I’m grateful to my ex for doing the heavy lifting, wish I could have been there to hold my boy’s hand when he was terrified in the hospital. I still couldn’t protect him, though. Funny thing about him: he’s always been risk averse—wasn’t the kid who climbed trees or popped wheelies on his bicycle or tried to see how long he could hold his breath under water—but the instant he started driving, was drawn like a magnet to fast cars and speed behind the wheel. As I mentioned to a friend yesterday, I always assumed if something killed my kid prematurely, it would be car related (even though he’s an expert, has even had professional training)—it’s the speed that has always worried me, even in scenarios where it’s sanctioned. In the last few years, he has mellowed some, slowed down, grown up. Ironic then that something you need a microscope to see is the thing that in fact just about killed him.

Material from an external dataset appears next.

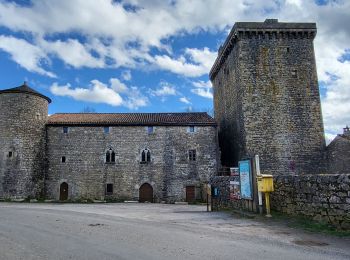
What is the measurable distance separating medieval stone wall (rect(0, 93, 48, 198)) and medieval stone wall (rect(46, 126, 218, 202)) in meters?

Meanwhile at home, Chef David stepped up to the plate all week long to take care of business, knowing I was wringing my hands and waiting for important calls and texts and updates. He has prepared beautiful dinners, fed Scout, and offered me the space I needed to deal with the situation as it unfolded. I’m so lucky to have this generous, reassuring, and loving spirit in my life.
Tonight, there is so much to be grateful for. Hold your children close to your heart; hug them tight if you can.